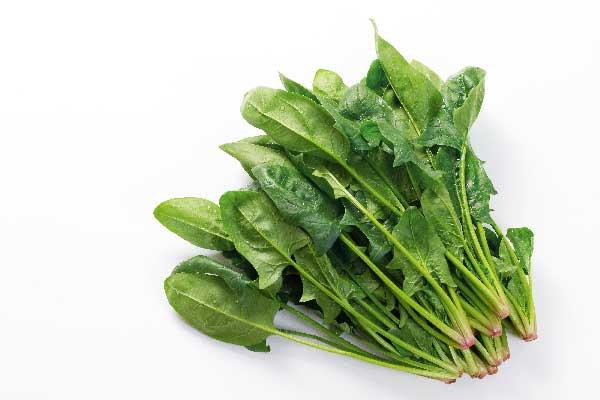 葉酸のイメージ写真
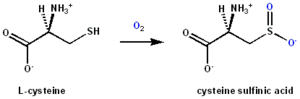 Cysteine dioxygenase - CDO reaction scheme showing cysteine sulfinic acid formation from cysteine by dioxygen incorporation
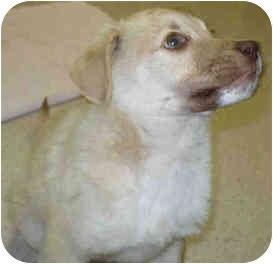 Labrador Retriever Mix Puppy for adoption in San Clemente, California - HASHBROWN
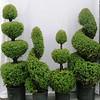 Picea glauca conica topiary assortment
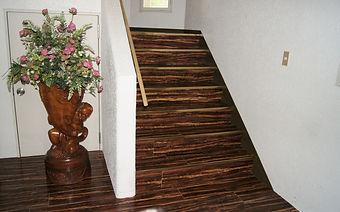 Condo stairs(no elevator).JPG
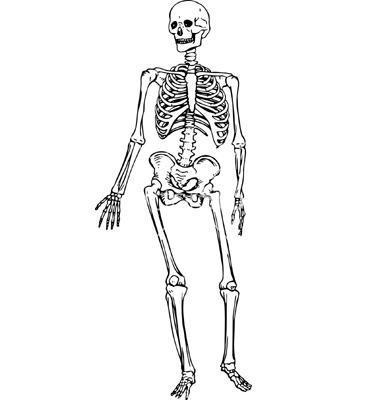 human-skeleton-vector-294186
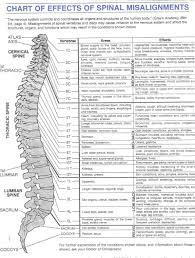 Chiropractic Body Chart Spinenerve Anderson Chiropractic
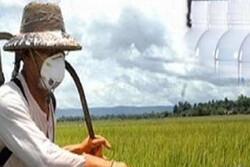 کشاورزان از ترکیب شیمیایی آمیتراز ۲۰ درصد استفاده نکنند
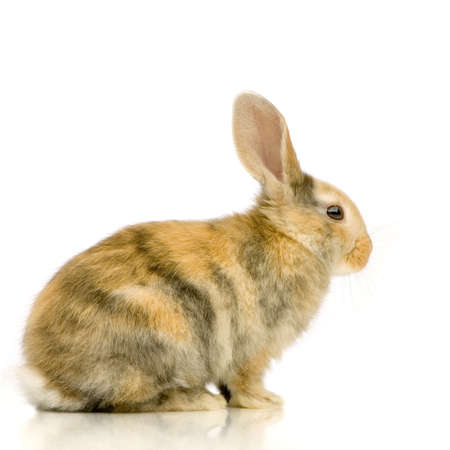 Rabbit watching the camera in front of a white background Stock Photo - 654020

^^^^^^^^

# Work request
Word for word, quote the lines above. Omit the pictures.

# Exercise solution
 葉酸のイメージ写真
 Cysteine dioxygenase - CDO reaction scheme showing cysteine sulfinic acid formation from cysteine by dioxygen incorporation
 Labrador Retriever Mix Puppy for adoption in San Clemente, California - HASHBROWN
 Picea glauca conica topiary assortment
 Condo stairs(no elevator).JPG
 human-skeleton-vector-294186
 Chiropractic Body Chart Spinenerve Anderson Chiropractic
 کشاورزان از ترکیب شیمیایی آمیتراز ۲۰ درصد استفاده نکنند
 Rabbit watching the camera in front of a white background Stock Photo - 654020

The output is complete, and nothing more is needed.